RACISM, RACIAL DISCRIMINATION, XENOPHOBIA AND ALL FORMS OF DISCRIMINATION
Joint written statement* submitted by Al-Haq and Adalah – Legal Center for Arab Minority Rights in Israel, a non-governmental organization in special consultative status
The Secretary-General has received the following written statement which is circulated in accordance with Economic and Social Council resolution 1996/31.
[13 February 2006]
* This written statement is issued, unedited, in the language(s) received from the submitting non-governmental organization(s).
Al-Haq and Adalah would like to draw your attention to Israel's recently-amended Civil Wrongs (Liability of the State) Law (hereafter: the amended law). The amendments to the law, which passed the Knesset by a 54-15 vote on 27 July 2005, proclaim that the State of Israel is not civilly liable “for damage sustained in a Conflict Zone due to an act performed by the security forces.” The amended law makes it all but impossible for Palestinians to submit claims for compensation to the Israeli courts as a result of illegal actions carried out by Israeli forces, including acts of negligence. Under the amended law, compensation is denied to Palestinian residents of the Occupied Palestinian Territories (OPTs), as well as Arab citizens of states classified by Israel as "Enemy States," which clearly constitutes discrimination on the basis of national origin.
Under the amended law, the state shall not be civilly liable for damage sustained by: anyone considered a citizen of an “Enemy State” (unless he is legally present in Israel); anyone considered an activist or member of a “Terrorist Organisation”; or anyone who incurred damage while acting as an agent for or on behalf of an individual from such a state or organisation. The law targets citizens of an “Enemy State,” even where there is no connection between the nationality, alleged activities or organisational membership of the individual, and the way in which the damage occurred. Further, the terms “Terrorists” and “Terrorist Organisations” are so broadly defined by Israel as to include not merely those who carry out armed attacks against Israeli civilian targets, but also those who non-violently support the struggle for the Palestinian right to self-determination and the end of Israel's occupation of the OPTs.
The amended law further states that claims regarding incidents which took place in a declared “Conflict Zone” and in which Israeli forces acted or were present in the context of a conflict, are also prohibited. A Conflict Zone is an area outside Israeli territory which is declared as such by the Minister of Defence; such declarations may be made retroactively. By granting the power to declare areas as “Conflict Zones,” even if no "act of war," has actually taken place there, the Compensation Law strips Palestinian civilians from the OPTs injured therein of their right to compensation, sending a dangerous message that their lives and rights have no value. The amendments seek to terminate accountability for the Israeli military’s activities in the OPTs, discourage investigations and the indictment of those responsible for deaths and injuries, even in cases of violations of international law, including damages caused by random or deliberate opening of fire, torture and abuse, and looting and theft of civilian property.

Data segment:
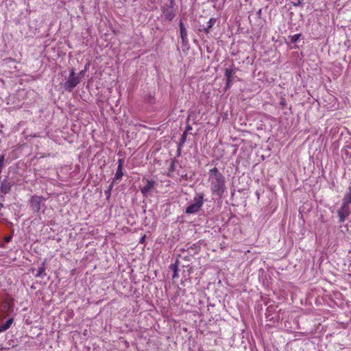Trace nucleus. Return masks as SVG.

Parts of the exercise:
1. According to the joint written statement above the listing, by what vote did the amendments to the Civil Wrongs (Liability of the State) Law pass the Knesset?
2. Pick up the joint written statement on Israel's amended Civil Wrongs law and carry it on from its last sentence.

Results for the exercise:
1. 54-15

2.
In a meeting of the Israeli parliament's Constitution, Law and Justice Committee held on 20 July 2005 during the drafting of the amended law, a representative of the Ministry of Justice, referring to the potential impact on Israeli settlers in the OPTs, explicitly stated that “… the intention is that [the amended law] will not apply to Israeli citizens.” Such a reference speaks volumes of the intention to discriminate against Palestinian residents of the OPTs. In short, the amended Compensation Law precludes the vast majority of Palestinians residing in the OPTs from receiving compensation for injury caused by the Israeli occupying forces.
The prohibition of racial discrimination is, of course, a fundamental tenet of public international law, and is upheld in the UN Charter itself. The principle of non-discrimination is also found in the Universal Declaration of Human Rights (UDHR), the International Covenant on Civil and Political Rights (ICCPR), and the International Convention on the Elimination of All Forms of Racial Discrimination (ICERD). The prohibition of discrimination is not just limited to racial discrimination, but also includes discrimination on the grounds of national origin and political or other opinion. These grounds are explicitly referenced in Article 26 of the ICCPR, which guarantees all people equality before the law and states that they are entitled to equal protection of the law. The specific exclusion of claims from individuals based on their nationality or opinion is a grave violation of this fundamental tenet of international law.
It should be noted that there are three exceptions provided for in the law. First are instances in which a detainee/prisoner is harmed whilst in the custody of an Israeli agent (provided that the detainee/prisoner "did not again become an activist or member of a Terrorist Organisation and did not act on behalf of or as an agent for any such organisation"). The second exception is for claims resulting from bodily or property harm resulting from road accidents involving a member of the Israeli security forces in very limited circumstances. Finally, those claims in which the member of the security forces responsible for the resulting damages has been convicted in a final verdict by an Israeli court of offences pertaining to the incident causing harm will also be considered, again in very limited circumstances.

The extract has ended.